Blood On The Sand

by Marcus

Today I uploaded a picture of two Harriers in the sidebar. I’m also inserting another––one of my favorites––in this post. The pics remind me of how much I love this country.

HarrierThe Republican nominee for President––for the first time in sixty years––did not mention war in his acceptance speech. Clearly a strategic move. But it saddens me. No acknowledgement of the heroic men and women who are fighting wars for America in faraway lands? That seems like a stunning and misguided tactic.

In my upcoming book, I spend a few chapters talking about my days as a Marine fighter pilot. They were unforgettable. But to my point of indifference, I pray that our Presidents never forget the brave souls in uniform nor their responsibilities as Commander-in-Chief. We could, of course, debate our current President’s track record in that regard but I’ll save that for another day.

The military provides great experiences for our young men and women. If I could, I’d like to share an excerpt from my book A Leaf on Water

I wrote about the excitement and difficulties associated with landing aboard an aircraft carrier, but aerial combat maneuvering is something else. I took it for granted but I never had it so good. Let me explain; let’s go back in time.

Scanning the horizon, I’m aware that first acquisition means advantage. Our jets screaming at one another at a closure speed of 1,000 miles per hour, I nervously check and recheck my altimeter to ensure a five hundred foot vertical clearance, since we’re on the same radial. Still no visual. I haven’t yet seen my opponent. At 25,000 feet, the fight has to begin this way, a safe way to enter the arena that eventually will extend from ground to space.

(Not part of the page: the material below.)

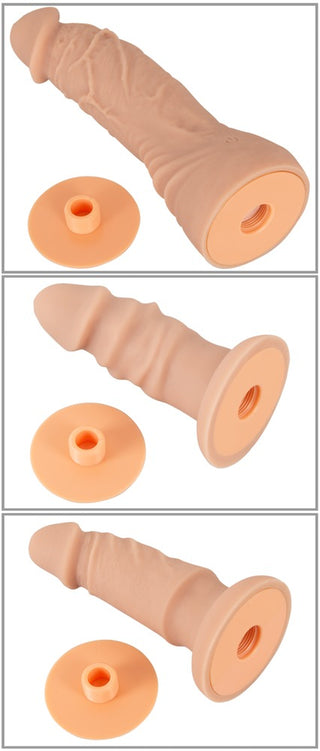 Tre köttfärgade realistiska dildos med baser visas på en vit bakgrund - perfekt för att para ihop med Strap-on Set med Vibrator.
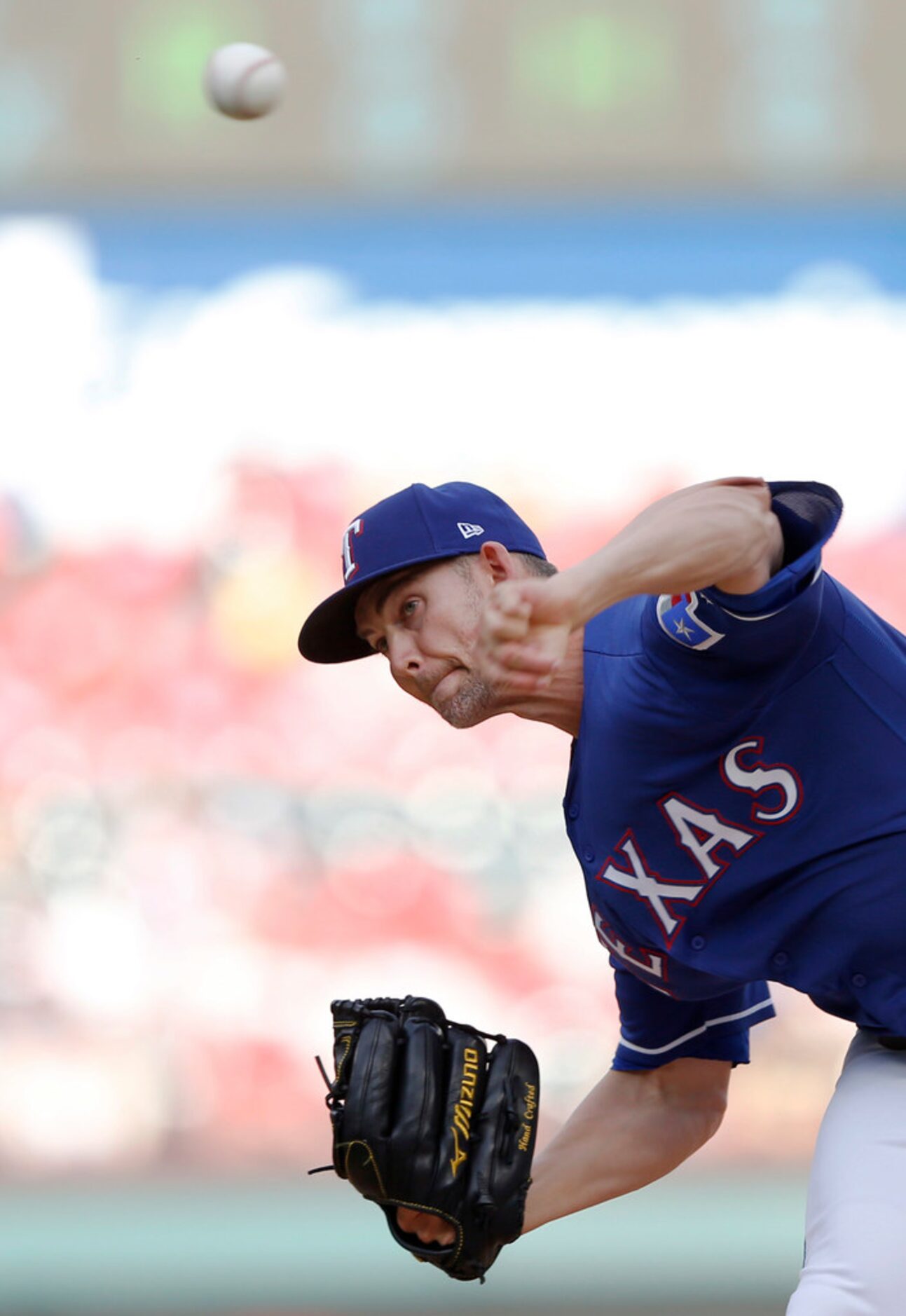 Texas Rangers starting pitcher Mike Minor (23) pitches in the first inning of play in a game...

By now, breathing and pulse rates are quickening and first, second and third turn maneuvers are being strategized. However, I need a visual. There, I see him, a speck at eleven o’clock low. I coolly call out, “I got you, keep it coming” as I subtly nose down to the same altitude.

The other pilot acknowledges and continues his flight path, still blind, apprehensive and knowing the situation is no longer neutral. If he doesn’t acquire me before the fight begins, my advantage will only increase. The roar of flight is powerful in his helmet as he desperately searches for me; seconds tick off, there, at one o’clock, intakes and wings, familiar, he too says, “I got you.”

The stage now set, each in sight, we set dead aim on the other, maneuvering our jets to the starting point. Our goals now are simple: full power, maximum airspeed, don’t give away angles, same altitude, decide first turn, keep close on flyby, avoid midair, starting point in seconds, be smart, where’s the sun, preserve energy. Then it begins.

We pass each other’s wing line within meters, close enough to see the color of our helmets. Manipulating gravity, we violently turn, driving our jets with exacting performance, striving for the vertical and avoiding the horizontal, brains morphing into computers, each seeking the eventual six o’clock missile or gun position. An eternity of dog fighting may only be four minutes, but our flight suits will be soaked with sweat, our bodies racked with adrenaline, a treasure of memories stored. Fight’s on.

Oh! I have slipped the surly bonds of earth

And danced the skies on laughter-silvered wings;

Sunward I have climbed, and joined the tumbling mirth

Of sun-split clouds – and done a hundred things

You have not dreamed of – wheeled and soared and swung

High in the sunlit silence. Hov’ring there

I have chased the shouting wind along, and flung

My eager craft through footless halls of air.

Up, up the long delirious, burning blue,

I have topped the windswept heights with easy grace

Where never lark, or even eagle flew –

And, while with silent lifting mind I have trod

The high untresspassed sanctity of space,

Put out my hand and touched the face of God.